## [CONSIGNE 1]
Extrayez du texte source le passage qui va de "Par contre, sous" à "remise de peine.", sans y changer un seul mot.
## [CONSIGNE 2]
Réécrivez sous forme de liste à puces le paragraphe du texte source qui commence par "Noyé (ou Noé) n'est pourtant pas un Robin des Bois", en conservant ses faits essentiels.

En marge de ces aventuriers malgré eux, d'authentiques bandits ont accompli leurs méfaits, en faisant une véritable profession. Ils avaient un poil dans une main et un couteau dans l'autre. C'était le cas d'un redoutable chef de bande, chez qui Magonette s'initia au «métier»: François Joseph Willem, né vers 1783 près de Bihain, connu sous le surnom de «Noyé (on ignore pourquoi) l'Poyou» (le dépouilleur).

Tisserand dans sa jeunesse, Noyé l'Poyou se montra d'abord bon travailleur. Mais il était vindicatif. Amoureux éconduit, ayant eu une rixe avec le «galant» qui lui fut préféré, il le tua. C'est ce qui le précipita dans le brigandage. Il s'enfuit dans la Fagne, du côté des Petites Tailles, près de la Baraque de Fraiture. Refusant le risque d'être enrôlé dans les armées de l'occupant français, il s'acoquina avec une troupe de chenapans, dont des réfractaires. Il avait quelque chose d'un justicier. Attaquant un jour, dans un raidillon près de Francorchamps, une diligence qui transportait trois voyageurs, dont le comte Cavens, fondateur de l'hospice de Malmedy, il reconnut celui-ci, et lui dit: «Vous passerez, Monsieur Jean-Hubert, vous avez été bon pour ma mère.»

Par contre, sous la menace de son revolver, il rançonna de cent écus les deux compagnons du comte, exigeant des pièces d'or de l'un d'eux en lui disant: «C'est toi qui fais jeter dehors les honnêtes gens en retard de loyer!»

Noyé (ou Noé) n'est pourtant pas un Robin des Bois. Il commande une bande de détrousseurs opérant surtout dans les Fagnes, la vallée de l'Ourthe, et, dit-on, jusqu'aux Bois du Comte, près de Liège. Un jour, non loin d'Esneux, il rencontre un malheureux en guenilles qui semble malade. Il lui vient en aide et lui conseille d'aller se rafraîchir dans la rivière: Noé surveillera le baluchon du pauvre homme. Mais quand celui-ci revient, Noé a disparu avec le baluchon!

Pour divers méfaits, il est appréhendé et condamné en 1809 à quatorze ans de travaux forcés. En 1816, il obtient du roi des Pays-Bas une remise de peine.

Henri-Joseph Theis, dit «Magonette»

Dans la bande du Poyou, on voit bientôt s'enrôler un certain Henri-Joseph Theis. Cadet d'une famille originaire de l'actuel grand-duché de Luxembourg, il fut orphelin de père à dix ans. C'est pour cette raison, estime son biographe W. Vandevoir(2), que le jeune homme, né en 1790 à Wibrin près de Houffalize, fut connu sous le nom de famille de sa rude mère, une Magonette. Ce fut son surnom, mais il signa toujours Theis. Chose rare pour l'époque, il savait écrire. On possède un exemple de sa signature au bas de son recours en grâce.

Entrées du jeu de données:

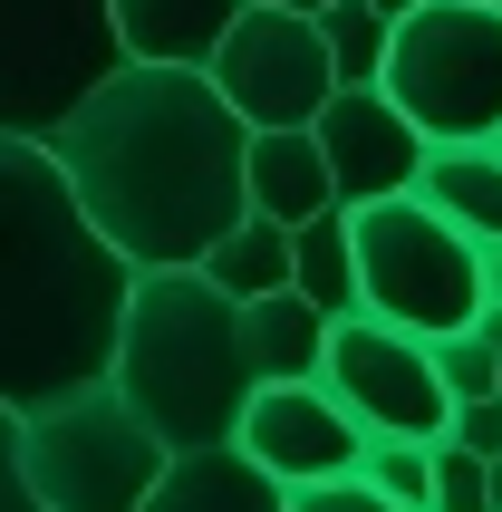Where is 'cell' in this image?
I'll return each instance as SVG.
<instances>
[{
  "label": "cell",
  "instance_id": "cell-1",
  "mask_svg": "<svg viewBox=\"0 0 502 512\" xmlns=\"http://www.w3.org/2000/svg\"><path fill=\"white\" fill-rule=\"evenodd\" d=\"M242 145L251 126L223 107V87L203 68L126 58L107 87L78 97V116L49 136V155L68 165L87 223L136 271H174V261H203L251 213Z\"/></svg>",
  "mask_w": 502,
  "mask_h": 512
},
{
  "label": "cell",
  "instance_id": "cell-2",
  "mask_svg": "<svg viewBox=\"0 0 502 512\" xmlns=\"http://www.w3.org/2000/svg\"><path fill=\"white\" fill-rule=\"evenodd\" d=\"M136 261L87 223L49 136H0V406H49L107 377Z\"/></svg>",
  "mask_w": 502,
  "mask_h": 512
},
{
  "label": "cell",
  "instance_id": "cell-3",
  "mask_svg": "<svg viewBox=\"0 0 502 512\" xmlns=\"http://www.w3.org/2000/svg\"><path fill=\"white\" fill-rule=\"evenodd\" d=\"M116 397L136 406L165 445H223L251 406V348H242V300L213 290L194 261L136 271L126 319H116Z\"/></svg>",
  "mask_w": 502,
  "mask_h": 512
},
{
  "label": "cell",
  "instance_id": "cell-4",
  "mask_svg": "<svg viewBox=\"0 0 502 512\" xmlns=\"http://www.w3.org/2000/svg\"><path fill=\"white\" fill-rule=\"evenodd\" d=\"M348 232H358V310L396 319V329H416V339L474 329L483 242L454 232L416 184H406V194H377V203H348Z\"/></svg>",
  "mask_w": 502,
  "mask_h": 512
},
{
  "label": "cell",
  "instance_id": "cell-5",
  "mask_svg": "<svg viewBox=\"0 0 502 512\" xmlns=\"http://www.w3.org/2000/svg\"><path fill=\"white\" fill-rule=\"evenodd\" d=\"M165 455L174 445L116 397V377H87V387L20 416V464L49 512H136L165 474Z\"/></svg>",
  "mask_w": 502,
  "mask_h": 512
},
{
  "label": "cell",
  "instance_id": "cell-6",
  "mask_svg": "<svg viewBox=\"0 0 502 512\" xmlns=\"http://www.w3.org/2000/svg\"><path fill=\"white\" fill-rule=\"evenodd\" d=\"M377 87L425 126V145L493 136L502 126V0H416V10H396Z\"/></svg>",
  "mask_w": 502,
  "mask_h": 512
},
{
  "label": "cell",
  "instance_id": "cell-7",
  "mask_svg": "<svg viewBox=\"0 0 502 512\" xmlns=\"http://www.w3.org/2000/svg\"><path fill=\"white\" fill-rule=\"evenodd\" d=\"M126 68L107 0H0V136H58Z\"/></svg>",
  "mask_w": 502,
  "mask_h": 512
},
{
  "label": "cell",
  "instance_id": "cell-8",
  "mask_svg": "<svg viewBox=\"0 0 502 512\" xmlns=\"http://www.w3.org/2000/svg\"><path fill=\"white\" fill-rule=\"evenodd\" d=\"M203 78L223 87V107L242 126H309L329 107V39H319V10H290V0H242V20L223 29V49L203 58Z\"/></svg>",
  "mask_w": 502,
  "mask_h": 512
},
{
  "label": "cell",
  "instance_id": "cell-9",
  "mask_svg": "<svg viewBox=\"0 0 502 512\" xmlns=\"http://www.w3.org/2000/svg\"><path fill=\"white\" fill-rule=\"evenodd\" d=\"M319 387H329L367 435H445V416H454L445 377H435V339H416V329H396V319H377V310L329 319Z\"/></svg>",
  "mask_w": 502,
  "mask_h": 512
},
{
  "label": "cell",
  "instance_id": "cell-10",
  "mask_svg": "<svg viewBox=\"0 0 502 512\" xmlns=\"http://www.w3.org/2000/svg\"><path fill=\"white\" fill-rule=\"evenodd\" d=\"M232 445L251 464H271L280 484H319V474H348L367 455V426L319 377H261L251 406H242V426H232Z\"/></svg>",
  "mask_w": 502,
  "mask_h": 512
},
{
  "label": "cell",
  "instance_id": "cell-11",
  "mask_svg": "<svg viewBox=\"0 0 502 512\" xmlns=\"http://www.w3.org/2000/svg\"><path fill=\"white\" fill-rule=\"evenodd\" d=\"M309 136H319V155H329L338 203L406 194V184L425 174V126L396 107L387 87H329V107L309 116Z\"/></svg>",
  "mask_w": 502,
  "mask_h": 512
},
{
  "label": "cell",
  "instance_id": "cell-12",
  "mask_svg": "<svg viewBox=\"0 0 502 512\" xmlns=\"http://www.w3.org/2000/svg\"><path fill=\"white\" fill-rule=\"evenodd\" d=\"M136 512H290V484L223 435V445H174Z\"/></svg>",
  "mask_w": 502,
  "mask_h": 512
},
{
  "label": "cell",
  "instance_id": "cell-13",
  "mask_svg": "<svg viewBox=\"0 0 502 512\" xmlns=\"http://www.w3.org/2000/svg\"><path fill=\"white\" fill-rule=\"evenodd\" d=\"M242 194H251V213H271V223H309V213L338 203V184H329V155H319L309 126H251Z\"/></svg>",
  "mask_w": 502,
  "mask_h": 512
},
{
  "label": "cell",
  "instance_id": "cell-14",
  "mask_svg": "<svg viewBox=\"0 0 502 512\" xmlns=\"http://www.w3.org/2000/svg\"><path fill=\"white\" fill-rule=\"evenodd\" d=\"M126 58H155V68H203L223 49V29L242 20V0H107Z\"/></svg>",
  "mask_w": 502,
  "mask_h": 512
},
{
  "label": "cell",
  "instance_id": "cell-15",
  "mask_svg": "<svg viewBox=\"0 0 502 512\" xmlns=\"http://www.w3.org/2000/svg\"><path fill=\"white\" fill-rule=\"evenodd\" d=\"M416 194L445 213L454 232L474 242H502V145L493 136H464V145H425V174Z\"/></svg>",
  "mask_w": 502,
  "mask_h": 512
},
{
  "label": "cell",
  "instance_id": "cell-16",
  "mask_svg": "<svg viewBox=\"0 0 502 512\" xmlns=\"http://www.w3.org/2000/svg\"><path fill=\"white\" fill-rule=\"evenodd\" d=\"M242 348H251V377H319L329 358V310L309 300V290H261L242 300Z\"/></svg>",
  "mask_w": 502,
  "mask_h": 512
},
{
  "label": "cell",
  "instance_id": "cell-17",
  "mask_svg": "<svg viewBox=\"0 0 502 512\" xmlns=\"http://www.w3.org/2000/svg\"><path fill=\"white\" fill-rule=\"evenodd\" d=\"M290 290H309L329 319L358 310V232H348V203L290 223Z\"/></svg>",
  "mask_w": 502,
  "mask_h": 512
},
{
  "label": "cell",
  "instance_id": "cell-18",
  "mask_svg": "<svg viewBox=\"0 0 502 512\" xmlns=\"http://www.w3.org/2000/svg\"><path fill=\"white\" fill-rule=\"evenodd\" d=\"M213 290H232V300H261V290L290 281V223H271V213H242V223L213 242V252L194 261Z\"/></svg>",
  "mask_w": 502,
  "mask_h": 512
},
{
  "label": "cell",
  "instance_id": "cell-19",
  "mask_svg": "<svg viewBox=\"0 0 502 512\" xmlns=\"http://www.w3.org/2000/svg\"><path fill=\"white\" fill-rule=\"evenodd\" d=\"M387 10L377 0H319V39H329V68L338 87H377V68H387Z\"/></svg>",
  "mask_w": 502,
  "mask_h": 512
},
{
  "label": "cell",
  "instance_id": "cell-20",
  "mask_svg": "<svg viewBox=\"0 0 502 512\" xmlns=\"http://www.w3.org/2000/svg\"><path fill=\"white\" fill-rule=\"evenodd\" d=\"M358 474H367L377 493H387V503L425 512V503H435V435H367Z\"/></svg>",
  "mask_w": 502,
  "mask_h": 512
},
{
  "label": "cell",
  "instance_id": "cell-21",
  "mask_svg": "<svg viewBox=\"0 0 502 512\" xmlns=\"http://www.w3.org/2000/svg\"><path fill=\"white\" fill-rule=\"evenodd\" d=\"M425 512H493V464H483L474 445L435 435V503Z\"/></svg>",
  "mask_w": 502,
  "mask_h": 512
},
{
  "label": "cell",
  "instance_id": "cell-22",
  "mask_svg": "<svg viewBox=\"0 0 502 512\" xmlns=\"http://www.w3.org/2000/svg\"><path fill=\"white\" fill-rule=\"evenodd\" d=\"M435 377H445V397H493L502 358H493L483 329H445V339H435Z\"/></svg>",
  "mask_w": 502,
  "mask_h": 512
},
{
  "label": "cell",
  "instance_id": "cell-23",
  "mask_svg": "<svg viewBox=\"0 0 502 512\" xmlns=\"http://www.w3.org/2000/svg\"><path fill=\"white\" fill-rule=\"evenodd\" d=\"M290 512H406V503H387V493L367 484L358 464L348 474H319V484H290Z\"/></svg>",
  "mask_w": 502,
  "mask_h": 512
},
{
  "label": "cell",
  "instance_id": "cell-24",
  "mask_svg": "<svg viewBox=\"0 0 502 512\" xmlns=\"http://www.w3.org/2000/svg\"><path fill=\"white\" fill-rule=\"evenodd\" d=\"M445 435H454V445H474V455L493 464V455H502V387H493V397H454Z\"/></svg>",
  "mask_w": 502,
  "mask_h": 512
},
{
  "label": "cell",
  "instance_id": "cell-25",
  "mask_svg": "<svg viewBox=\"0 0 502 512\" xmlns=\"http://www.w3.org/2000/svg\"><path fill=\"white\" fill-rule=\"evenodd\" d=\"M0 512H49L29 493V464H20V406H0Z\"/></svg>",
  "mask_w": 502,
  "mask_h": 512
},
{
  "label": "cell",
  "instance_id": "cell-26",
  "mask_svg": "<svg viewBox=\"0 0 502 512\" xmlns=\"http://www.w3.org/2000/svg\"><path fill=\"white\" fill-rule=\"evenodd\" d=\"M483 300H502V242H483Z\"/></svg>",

## [CORRIGÉ DÉTAILLÉ 1]
Par contre, sous la menace de son revolver, il rançonna de cent écus les deux compagnons du comte, exigeant des pièces d'or de l'un d'eux en lui disant: «C'est toi qui fais jeter dehors les honnêtes gens en retard de loyer!»

Noyé (ou Noé) n'est pourtant pas un Robin des Bois. Il commande une bande de détrousseurs opérant surtout dans les Fagnes, la vallée de l'Ourthe, et, dit-on, jusqu'aux Bois du Comte, près de Liège. Un jour, non loin d'Esneux, il rencontre un malheureux en guenilles qui semble malade. Il lui vient en aide et lui conseille d'aller se rafraîchir dans la rivière: Noé surveillera le baluchon du pauvre homme. Mais quand celui-ci revient, Noé a disparu avec le baluchon!

Pour divers méfaits, il est appréhendé et condamné en 1809 à quatorze ans de travaux forcés. En 1816, il obtient du roi des Pays-Bas une remise de peine.

## [CORRIGÉ DÉTAILLÉ 2]
- Noyé (ou Noé) n'est pas un Robin des Bois.
- Il commande une bande de détrousseurs qui opère surtout dans les Fagnes et la vallée de l'Ourthe, et, dit-on, jusqu'aux Bois du Comte, près de Liège.
- Près d'Esneux, il vient en aide à un malheureux en guenilles qui semble malade. Il lui conseille d'aller se rafraîchir dans la rivière et promet de surveiller son baluchon.
- Au retour de l'homme, Noé a disparu avec le baluchon.